Selected extract:
● ● ●

They do, although not at the same level. Here we’re part of SALS, the Southern Adirondack Library System. In the Toronto area, we had the Southern Ontario Library System. The support from the library system was not the same as it is here. The very small libraries might get more support, although since I left things may have changed a little bit. I know that one of the initiatives I was looking at there was province-wide e-book support, for the libraries that didn’t have it before. OverDrive is available on a province-wide level, and I think that’s administered through the library system. The systems did not provide nearly the support that they do here, though. But then the whole funding model is totally different in Ontario. That was a big thing, too, coming to a library where there’s a budget vote. That was not my experience in Canada. Not that we didn’t have our budget challenges, going to the city council and looking for money for the things we were doing. We were competing with the fire department and this department and that department, so that was just a different challenge.
Which professional societies do you belong to?
I’m a member of the American Library Association, the Public Library Association, and NYLA. And the library is also a member of those organizations.

● ● ●

Written problem 1: According to the librarian interview, which library system is the speaker's current library part of?
Written problem 2: Continue the librarian interview from its final answer.

Extracted data:
● ● ●

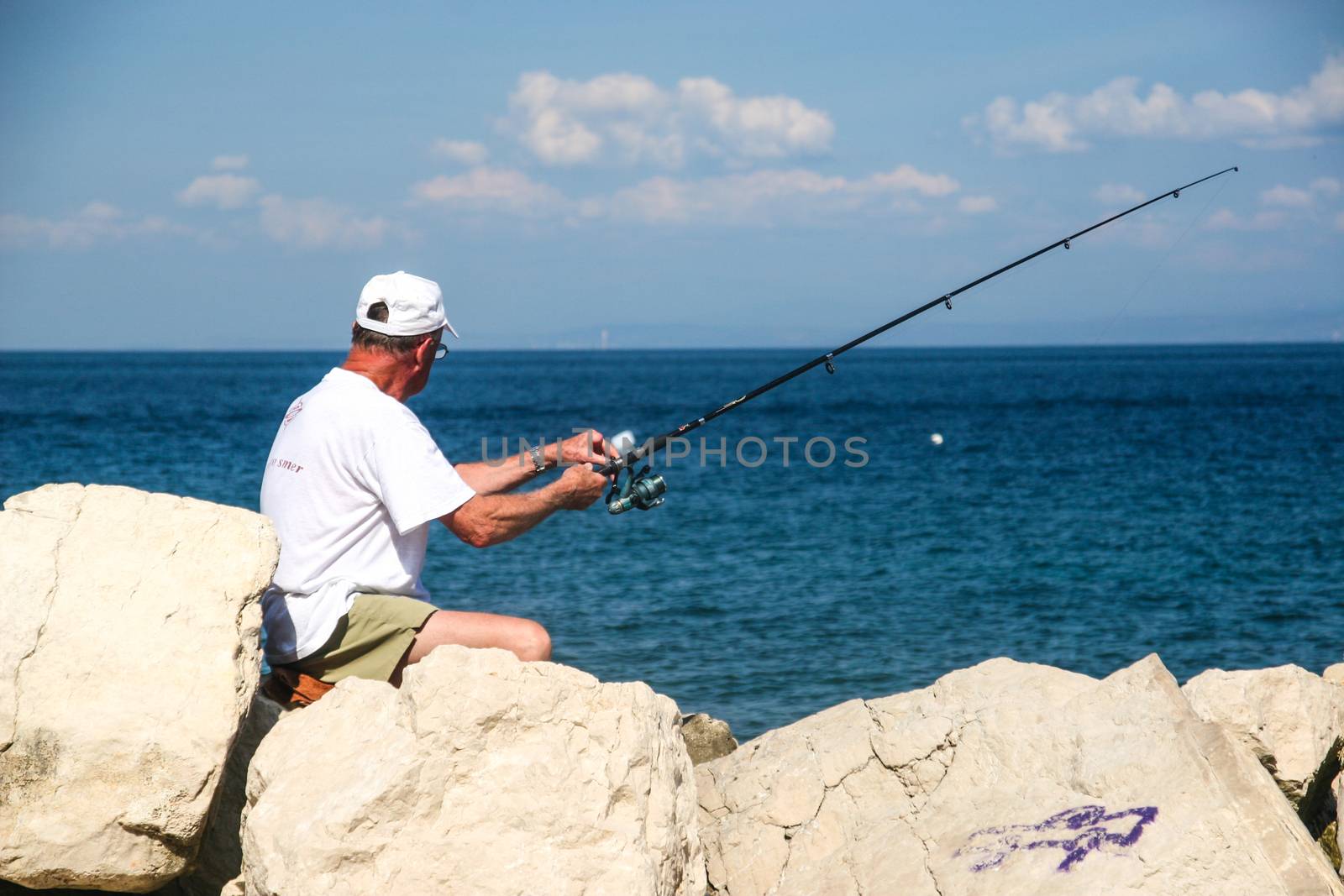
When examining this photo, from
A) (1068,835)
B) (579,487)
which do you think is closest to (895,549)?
(579,487)

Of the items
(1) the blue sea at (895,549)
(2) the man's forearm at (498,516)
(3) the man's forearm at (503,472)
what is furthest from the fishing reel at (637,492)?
(1) the blue sea at (895,549)

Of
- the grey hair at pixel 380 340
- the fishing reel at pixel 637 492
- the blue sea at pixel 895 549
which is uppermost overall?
the grey hair at pixel 380 340

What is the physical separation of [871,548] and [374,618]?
12439 mm

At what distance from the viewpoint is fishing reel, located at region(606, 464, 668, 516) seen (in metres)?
4.97

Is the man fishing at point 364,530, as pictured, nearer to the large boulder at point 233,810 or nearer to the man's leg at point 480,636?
the man's leg at point 480,636

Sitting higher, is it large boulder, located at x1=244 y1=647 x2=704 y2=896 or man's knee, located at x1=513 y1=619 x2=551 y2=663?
man's knee, located at x1=513 y1=619 x2=551 y2=663

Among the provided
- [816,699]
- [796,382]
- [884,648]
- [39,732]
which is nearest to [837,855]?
[39,732]

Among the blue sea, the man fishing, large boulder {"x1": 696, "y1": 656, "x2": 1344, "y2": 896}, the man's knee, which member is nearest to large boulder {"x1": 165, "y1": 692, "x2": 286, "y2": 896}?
the man fishing

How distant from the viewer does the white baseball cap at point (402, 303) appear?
4043 mm

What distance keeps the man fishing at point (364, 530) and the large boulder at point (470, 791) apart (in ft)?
1.37

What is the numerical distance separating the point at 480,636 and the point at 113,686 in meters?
1.08

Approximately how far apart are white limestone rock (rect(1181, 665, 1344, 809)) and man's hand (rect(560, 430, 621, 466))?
240 cm

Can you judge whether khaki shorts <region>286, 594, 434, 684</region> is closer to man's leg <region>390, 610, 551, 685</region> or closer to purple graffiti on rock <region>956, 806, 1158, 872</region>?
man's leg <region>390, 610, 551, 685</region>

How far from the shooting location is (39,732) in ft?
10.4
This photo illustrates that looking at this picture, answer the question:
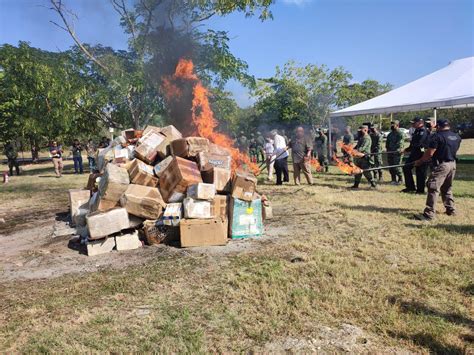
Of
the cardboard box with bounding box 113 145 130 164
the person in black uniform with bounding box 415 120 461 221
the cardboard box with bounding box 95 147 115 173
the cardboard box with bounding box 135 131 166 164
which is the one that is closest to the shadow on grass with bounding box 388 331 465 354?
the person in black uniform with bounding box 415 120 461 221

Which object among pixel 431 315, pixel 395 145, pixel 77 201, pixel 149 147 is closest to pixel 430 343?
pixel 431 315

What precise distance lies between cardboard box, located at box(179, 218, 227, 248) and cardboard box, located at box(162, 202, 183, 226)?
130 millimetres

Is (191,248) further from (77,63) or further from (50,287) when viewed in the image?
(77,63)

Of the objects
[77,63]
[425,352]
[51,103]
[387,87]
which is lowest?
[425,352]

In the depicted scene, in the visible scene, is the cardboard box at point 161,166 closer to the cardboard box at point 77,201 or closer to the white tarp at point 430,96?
the cardboard box at point 77,201

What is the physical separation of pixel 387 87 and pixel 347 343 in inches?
1803

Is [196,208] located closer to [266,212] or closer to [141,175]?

● ● ●

Written answer 1: SALS, the Southern Adirondack Library System.

Written answer 2:
What are the most important things that a state library association such as NYLA should focus on?
I think Michael Borges did a great job in terms of library advocacy at the state level, and I think that’s really important. As we look to be providing more services like e-service, I wonder whether the state should be playing a role in that. Could they be supporting public libraries on a statewide level? Sally Gillich, our Assistant Director for Technology, sits on a committee that’s looking at core competencies for digital literacy for the public, and NYLA is playing a role in that. I think those are the types of things that are important for them to do. It’s a moving target, because things are changing so fast, but that type of information is really important. They provided some tax cap information recently. That was very helpful.
For people who are currently in library school or thinking of going to library school, what advice do you have for someone who enjoys the public library and is wondering whether there will be jobs available for them when they get out?
I think there are some jobs available. We are a growing organization, but I don’t have a whole lot of staff positions. There are going to be retirements coming up, and that will create openings for new people.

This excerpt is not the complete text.